Organspende – Ein Überblick über ein heikles Thema – Interview mit Prof. Dr. Christoph Raedel
Als wir unsere Leser1Dieses Interview wurde erstveröffentlicht in: Lydia 2/2017, Asslar: Lydia Verlag / Gerth Medien, 2017, S. 42-45. baten, uns ihre Meinung zum Thema Organspende zu schreiben, erreichten uns viele Fragen und die Bitte nach sachlichen Informationen. So haben wir uns entschieden, Prof. Dr. Christoph Raedel zu interviewen. Als Leiter des Instituts für Ethik & Werte in Gießen beleuchtet er medizinische, rechtliche und theologische Aspekte des Themas.
Herr Raedel, wie kann man sich den Verlauf einer Organtransplantation vorstellen?
Die erste Voraussetzung für eine Organentnahme ist, dass zwei Ärzte unabhängig voneinander nach den Richtlinien der Bundesärztekammer den Hirntod feststellen. Definiert ist der Hirntod als Zustand der unumkehrbar erloschenen Gesamtfunktion von Großhirn, Kleinhirn und Hirnstamm. Die für die Feststellung erforderlichen Untersuchungen können nur auf der intensivmedizinischen Station eines Krankenhauses vorgenommen werden. Übrigens handelt es sich bei den Personen, bei denen der Hirntod festgestellt wird, zu weniger als 20 Prozent um Unfallopfer. Bei vier von fünf Patienten hat die akute Hirnschädigung atraumatische Ursachen: Hirnblutungen, Hirntumore, Hirnentzündungen…

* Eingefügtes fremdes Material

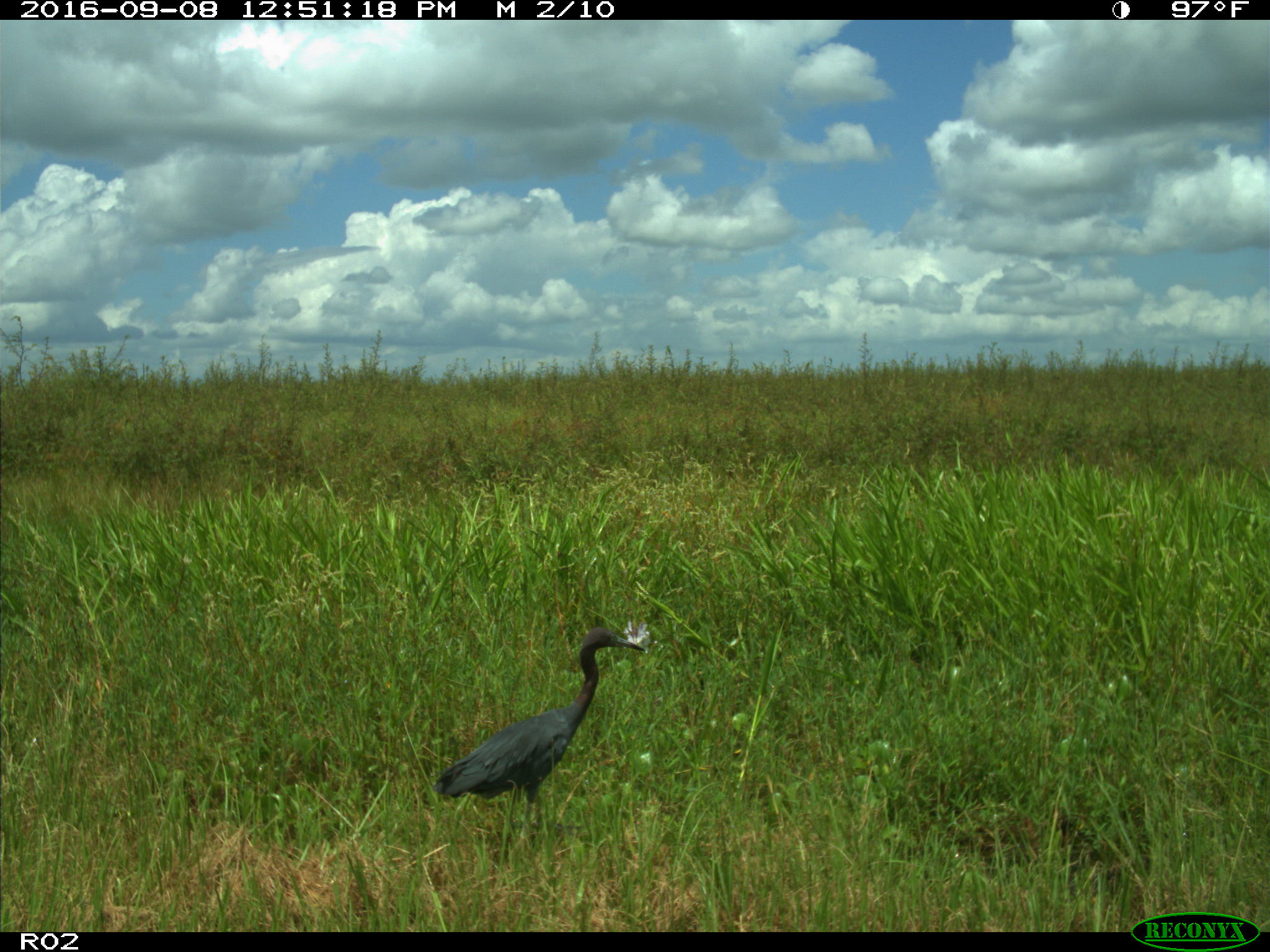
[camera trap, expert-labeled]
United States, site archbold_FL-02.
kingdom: Animalia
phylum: Chordata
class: Aves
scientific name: Aves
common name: birds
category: unidentified bird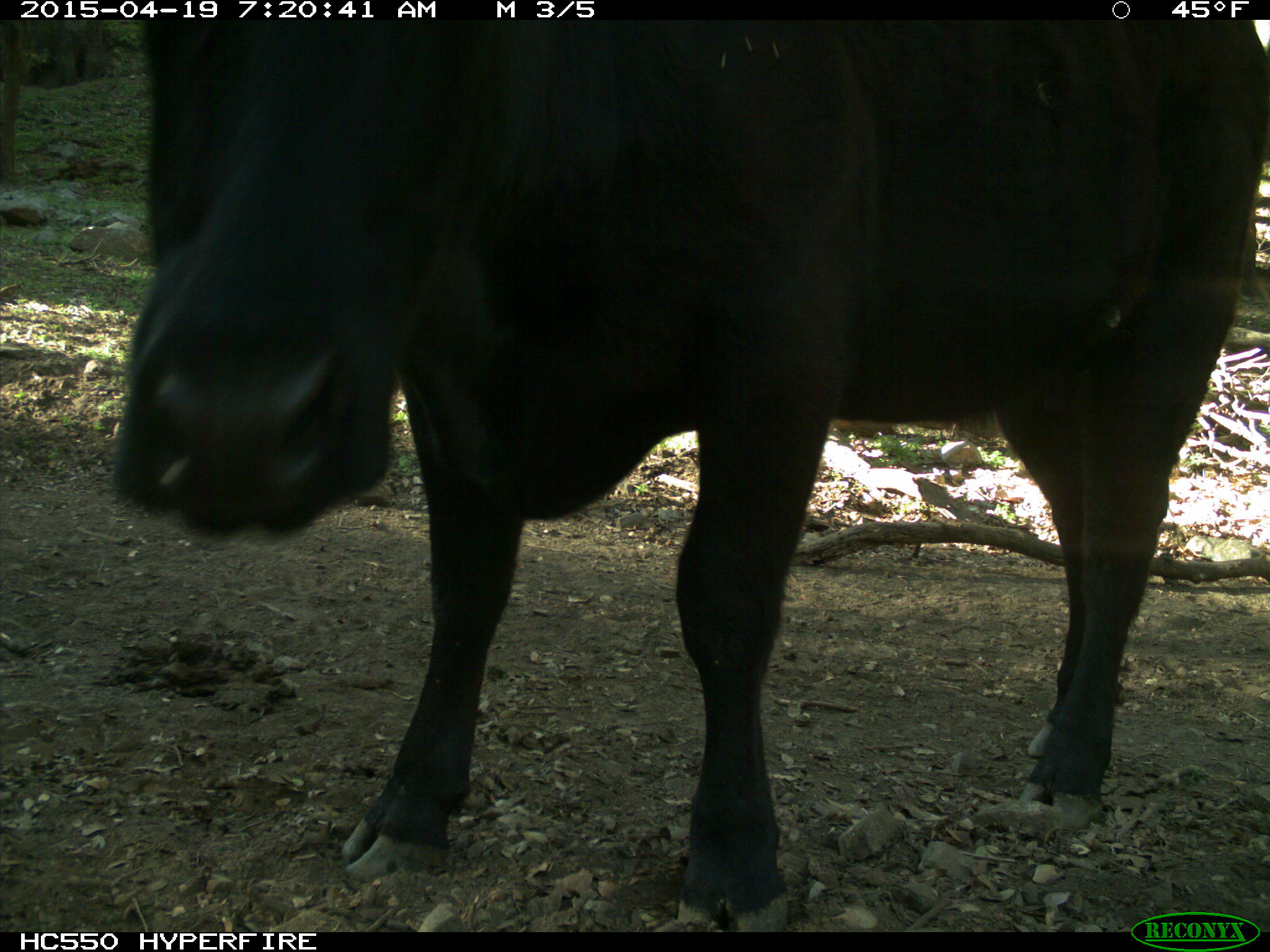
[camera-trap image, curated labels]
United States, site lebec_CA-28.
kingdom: Animalia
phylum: Chordata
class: Mammalia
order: Artiodactyla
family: Bovidae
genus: Bos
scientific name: Bos taurus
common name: domestic cow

Ist der Hirntod aus Ihrer Sicht ein angemessenes Kriterium dafür, einen Menschen für tot zu erklären? Oder ist Sterben vielmehr ein Prozess, der nach dem Hirntod weitergeht?
Eine grundlegend wichtige Frage, denn gesetzlich ist die Organtransplantation an die Feststellung des Hirntods gebunden. Sie ist also ein medizinisches Kriterium, was etwas anderes ist als beispielsweise ein bestimmtes religiöses Verständnis vom Tod. Als Kriterium hat es sich jedoch weltweit durchgesetzt, auch wenn es zwischen den Staaten abweichende Procedere für die Feststellung des Hirntods gibt. Die Befürworter des Hirntodkonzepts argumentieren, dass die personale Identität an das Gehirn gebunden ist. Demnach gewährleistet das Gehirn die Integration des Organismus zu einer leib-seelischen Ganzheit. Mit dem Ausfall des Gehirns endet das integrierte Wechselspiel der Organe. Dass sich bei hirntoten Patienten bestimmte Vitalfunktionen wie Atem, Herzschlag und Stoffwechsel aufrechterhalten lassen, ist nicht mehr eine Leistung des Organismus, sondern der medizinischen Apparate. Das bedeutet: Es muss zwischen dem Tod des Menschen und dem Erlöschen sämtlicher Vitalfunktionen in allen Teilen des Körpers unterschieden werden – und genau diese Unterscheidung ermöglicht es, so paradox das klingen mag, Hirntoten lebendige Organe zu entnehmen, die im Empfänger dann fortleben.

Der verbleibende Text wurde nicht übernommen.